#### Exercise goal:
Each of the entries below is to be written out exactly, and the images skipped.

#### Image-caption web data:
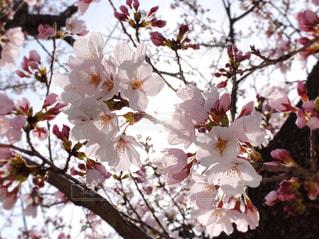 桜の花の写真・画像素材[3084274]
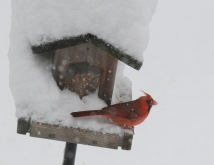 rob paine cardinal in snow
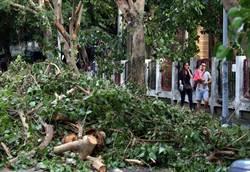 杜鵑掃過樹倒逾千棵 北市投入清理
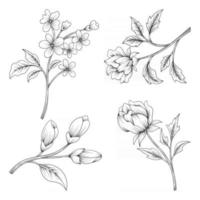 hand drawn beautiful herbs and wild flowers and leaves isolated on white background vector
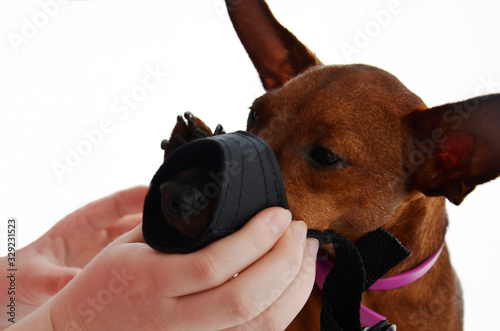 The owner puts a muzzle on a small dog's face Canvas Print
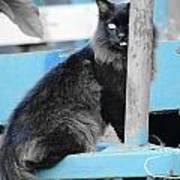 Farm Kitty On Blue Wagon Poster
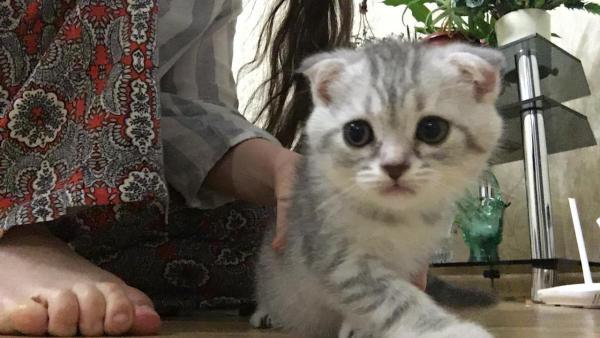 Транспортировать котенка из Махачкалы в Москву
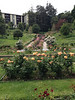 Oakland Rose Garden <br /> April 2014<br /> Oakland Rose Garden 2014-04-21 at 14-14-16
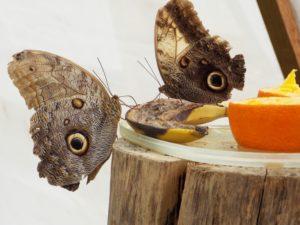 owl-butterfly-1583254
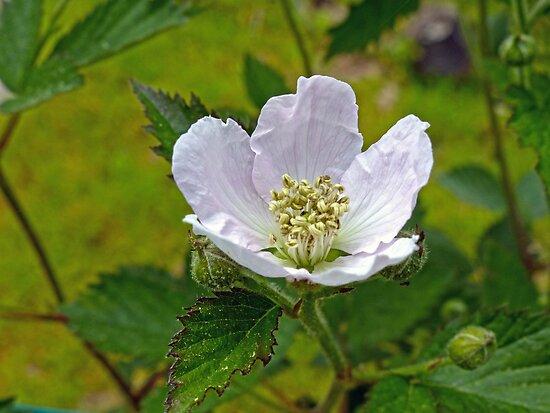 Blackberry Bloom by Susan S. Kline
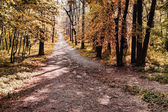 Sunny forest pathway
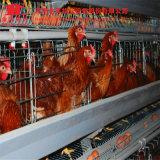Cage de couche de batterie de matériel de volaille de ferme de poulet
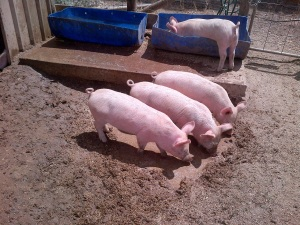 The piglets are getting huge!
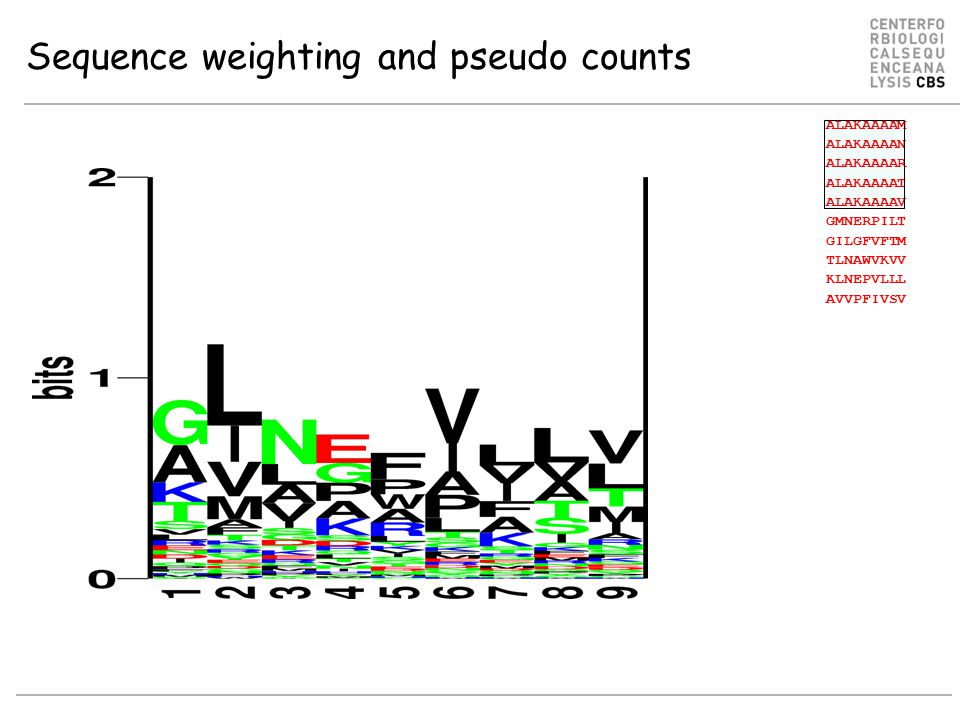 Sequence weighting and pseudo counts ALAKAAAAM ALAKAAAAN ALAKAAAAR ALAKAAAAT ALAKAAAAV GMNERPILT GILGFVFTM TLNAWVKVV KLNEPVLLL AVVPFIVSV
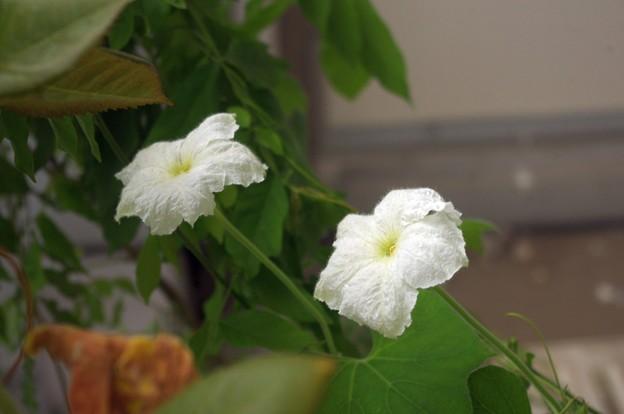 Photos: ひょうたん開花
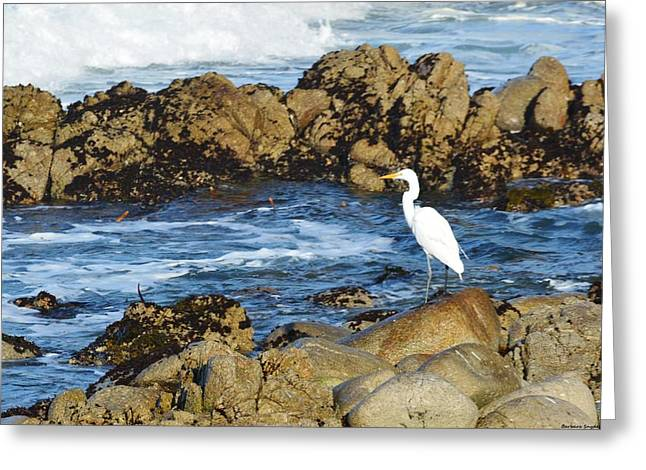 Seabirds Digital Art Greeting Cards - Egert Greeting Card by Barbara Snyder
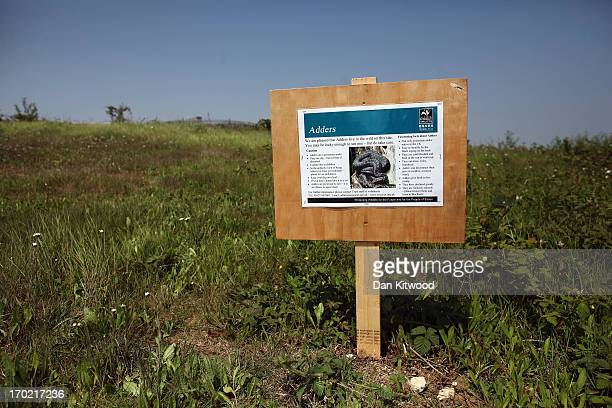 A sign informs visitors of Adders at 'Thurrock Thameside Nature Park' on June 6 2013 in Thurrock England The 120 acres of grass bramble and shrub...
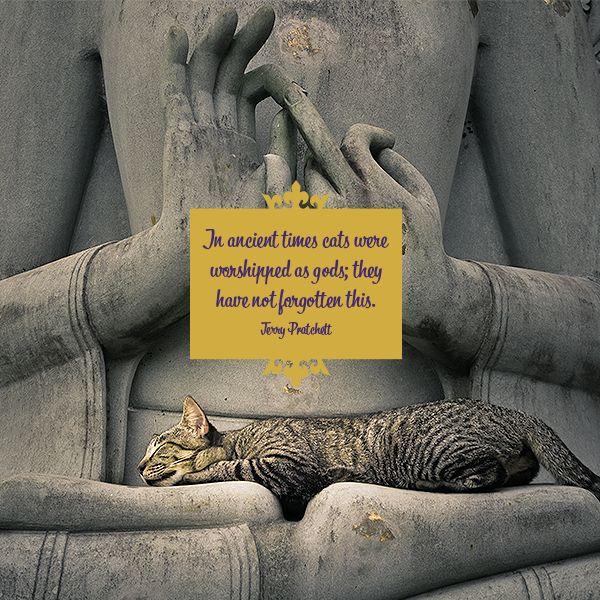 Pet Quotes - Cat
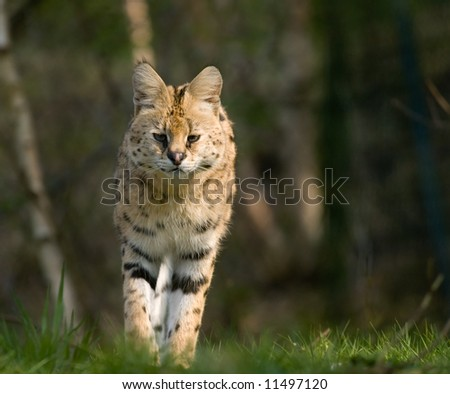 beautiful serval walking towards the camera (Leptailurus serval) - stock photo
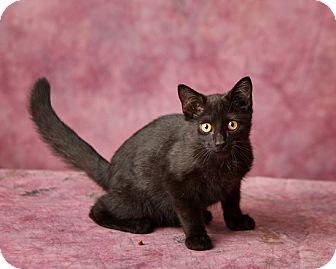 Domestic Shorthair Kitten for adoption in Harrisonburg, Virginia - Irusan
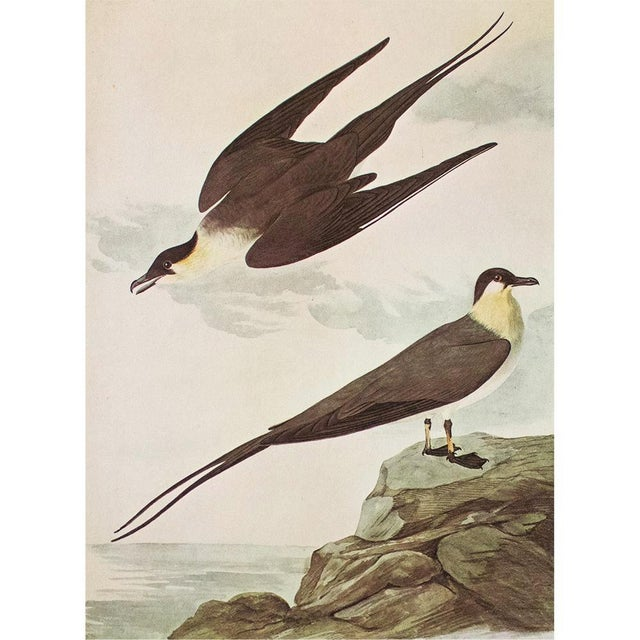 An excellent vintage Cottage or Nautical Style reproduction of the original lithographic print of Long-Tailed Jaeger by...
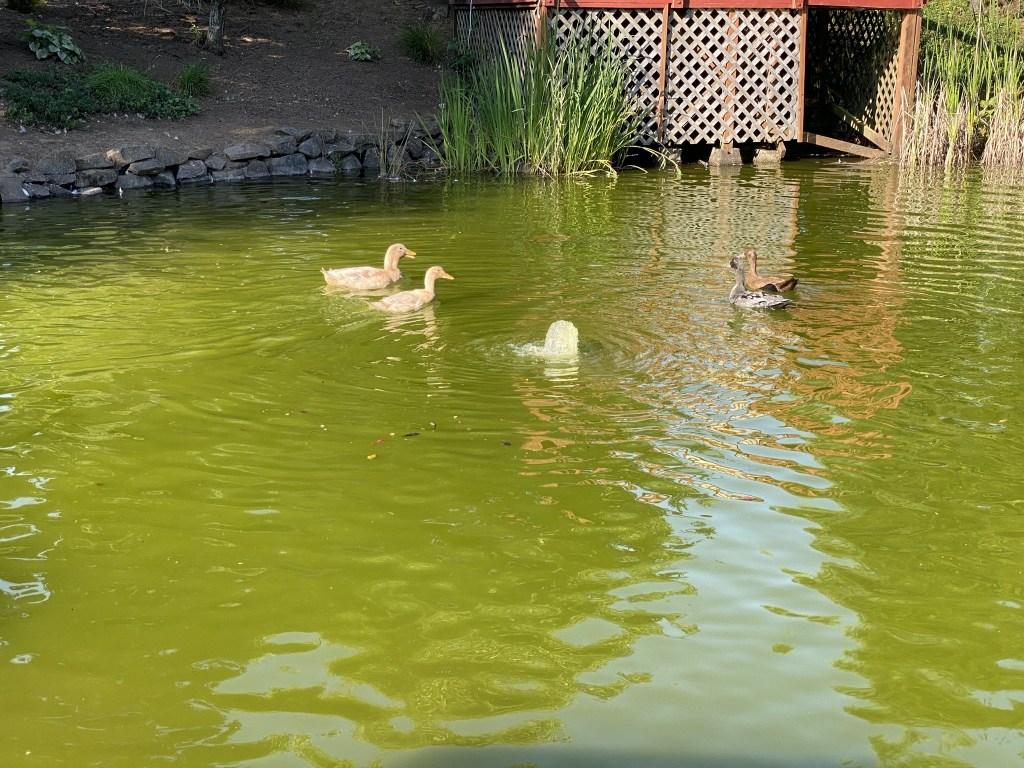 Bert shows the female ducks around
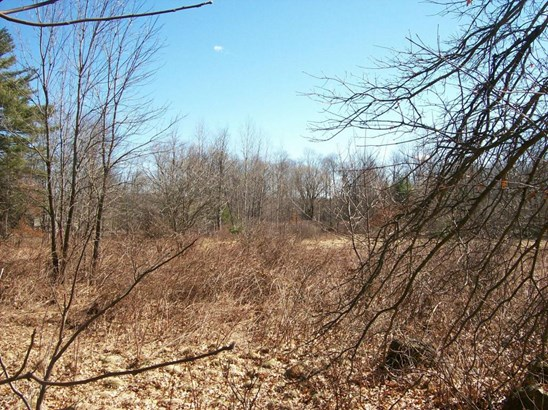 Raw Land - Bethany, PA (photo 1)
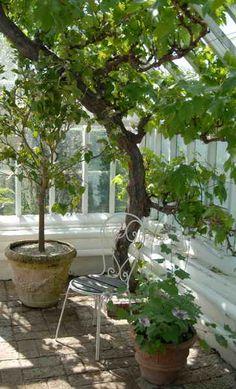(ingen titel), - Lilly is Love Helsingborg, Greenhouse Gardening, Green Garden, Glass House, Atrium, Garden Inspiration, Bird Houses, Outdoor Living, Planters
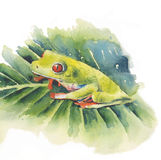 Frog red-eyed tree frog on leaf watercolor illustration isolated on white background Stock Images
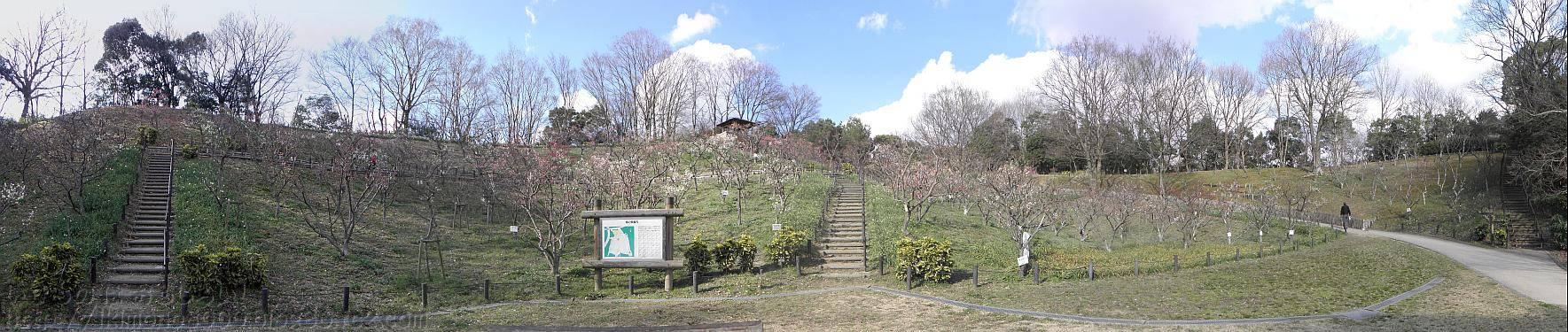 下から見上げた錦織公園梅園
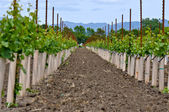 Rows of Young Grape Vines — Stock Photo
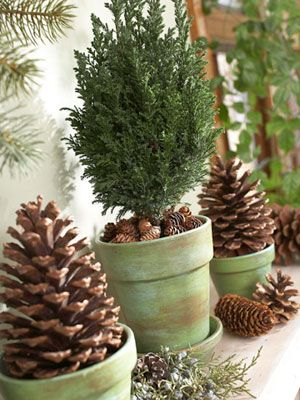 "Play with pinecones Pinecones offer easy, versatile holiday decorating. Gather them from your yard or buy bags of them at a crafts store. For this mantel, we ""planted"" larger cones in clay pots painted a soft green. Tiny pinecones cover the soil of a planted mini evergreen. We scattered more pinecones across the mantel to continue the naturalistic theme."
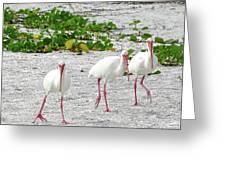 Three White Ibis Walking On The Beach Greeting Card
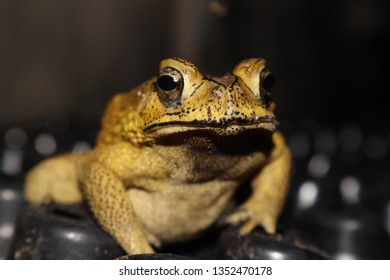 Common toad or asia toad,yellow toad,close up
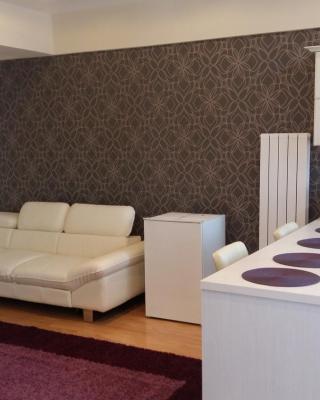 Apartament Alexandru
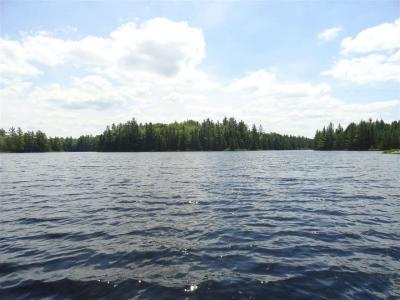 Photo of 86 Acres Thomas Lake, Michigamme, MI 49861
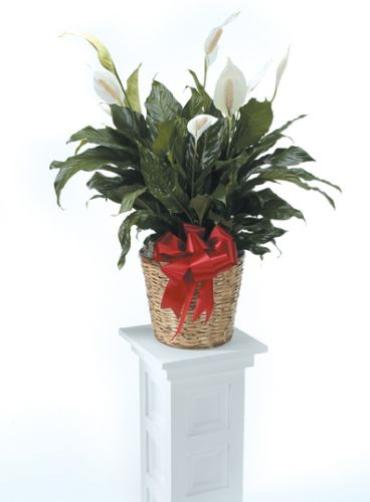 Peace Lily Plant<br>CTT 30-21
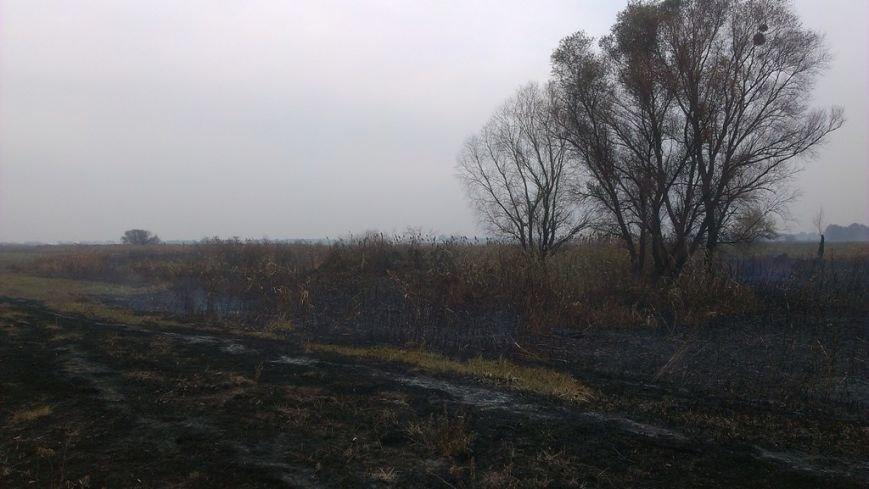 На Полтавщині тліє і горить понад 100 гектарів торфу: у смогу Хорол, Глобино і Лубни (ФОТО, ВІДЕО ) (фото) - фото 3
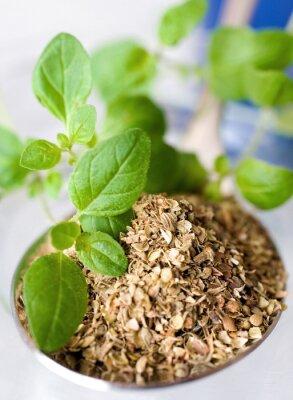 Image Orégon frais et séché / Origanum vulgare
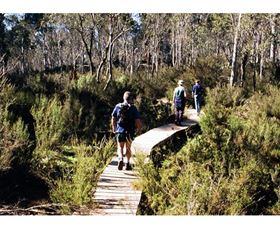 Hume and Hovell Walking Track - Henry Angel Trackhead - VIC Tourism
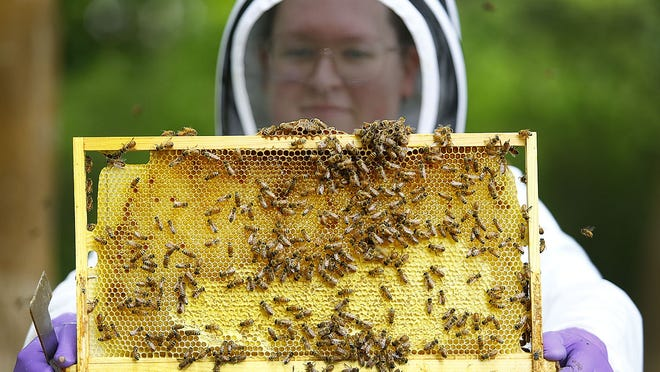 Margaret Goodwin has been bee keeping in her parents' back yard for two years. Greg Derr/The Patriot Ledger
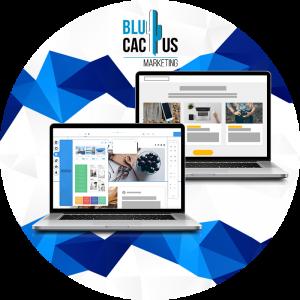 BluCactus-Quanto-costa-lo-sviluppo-di-software-1-I-due-tipi-di-software-gestionale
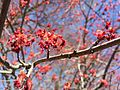2015-04-12 14 07 09 Female Red Maple flowers on Winthrop Avenue in Ewing, New Jersey.jpg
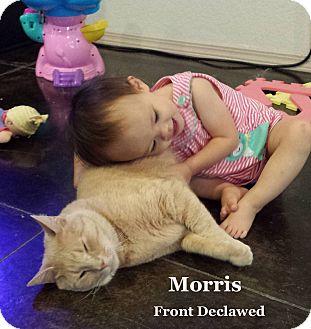 Domestic Shorthair Cat for adoption in Bentonville, Arkansas - Morris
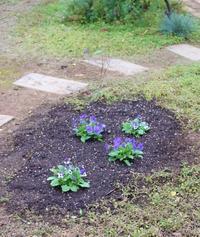 植えまくり&新しいDIY - HOME SWEET HOME ペコリの庭 *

#### Response area:
 桜の花の写真・画像素材[3084274]
 rob paine cardinal in snow
 杜鵑掃過樹倒逾千棵 北市投入清理
 hand drawn beautiful herbs and wild flowers and leaves isolated on white background vector
 The owner puts a muzzle on a small dog's face Canvas Print
 Farm Kitty On Blue Wagon Poster
 Транспортировать котенка из Махачкалы в Москву
 Oakland Rose Garden <br /> April 2014<br /> Oakland Rose Garden 2014-04-21 at 14-14-16
 owl-butterfly-1583254
 Blackberry Bloom by Susan S. Kline
 Sunny forest pathway
Cage de couche de batterie de matériel de volaille de ferme de poulet
 The piglets are getting huge!
 Sequence weighting and pseudo counts ALAKAAAAM ALAKAAAAN ALAKAAAAR ALAKAAAAT ALAKAAAAV GMNERPILT GILGFVFTM TLNAWVKVV KLNEPVLLL AVVPFIVSV
 Photos: ひょうたん開花
 Seabirds Digital Art Greeting Cards - Egert Greeting Card by Barbara Snyder
 A sign informs visitors of Adders at 'Thurrock Thameside Nature Park' on June 6 2013 in Thurrock England The 120 acres of grass bramble and shrub...
 Pet Quotes - Cat
 beautiful serval walking towards the camera (Leptailurus serval) - stock photo
 Domestic Shorthair Kitten for adoption in Harrisonburg, Virginia - Irusan
 An excellent vintage Cottage or Nautical Style reproduction of the original lithographic print of Long-Tailed Jaeger by...
 Bert shows the female ducks around
 Raw Land - Bethany, PA (photo 1)
(ingen titel), - Lilly is Love Helsingborg, Greenhouse Gardening, Green Garden, Glass House, Atrium, Garden Inspiration, Bird Houses, Outdoor Living, Planters
 Frog red-eyed tree frog on leaf watercolor illustration isolated on white background Stock Images
 下から見上げた錦織公園梅園
 Rows of Young Grape Vines — Stock Photo
 "Play with pinecones Pinecones offer easy, versatile holiday decorating. Gather them from your yard or buy bags of them at a crafts store. For this mantel, we ""planted"" larger cones in clay pots painted a soft green. Tiny pinecones cover the soil of a planted mini evergreen. We scattered more pinecones across the mantel to continue the naturalistic theme."
 Three White Ibis Walking On The Beach Greeting Card
 Common toad or asia toad,yellow toad,close up
 Apartament Alexandru
 Photo of 86 Acres Thomas Lake, Michigamme, MI 49861
 Peace Lily Plant<br>CTT 30-21
 На Полтавщині тліє і горить понад 100 гектарів торфу: у смогу Хорол, Глобино і Лубни (ФОТО, ВІДЕО ) (фото) - фото 3
 Image Orégon frais et séché / Origanum vulgare
 Hume and Hovell Walking Track - Henry Angel Trackhead - VIC Tourism
 Margaret Goodwin has been bee keeping in her parents' back yard for two years. Greg Derr/The Patriot Ledger
 BluCactus-Quanto-costa-lo-sviluppo-di-software-1-I-due-tipi-di-software-gestionale
2015-04-12 14 07 09 Female Red Maple flowers on Winthrop Avenue in Ewing, New Jersey.jpg
 Domestic Shorthair Cat for adoption in Bentonville, Arkansas - Morris
 植えまくり&新しいDIY - HOME SWEET HOME ペコリの庭 *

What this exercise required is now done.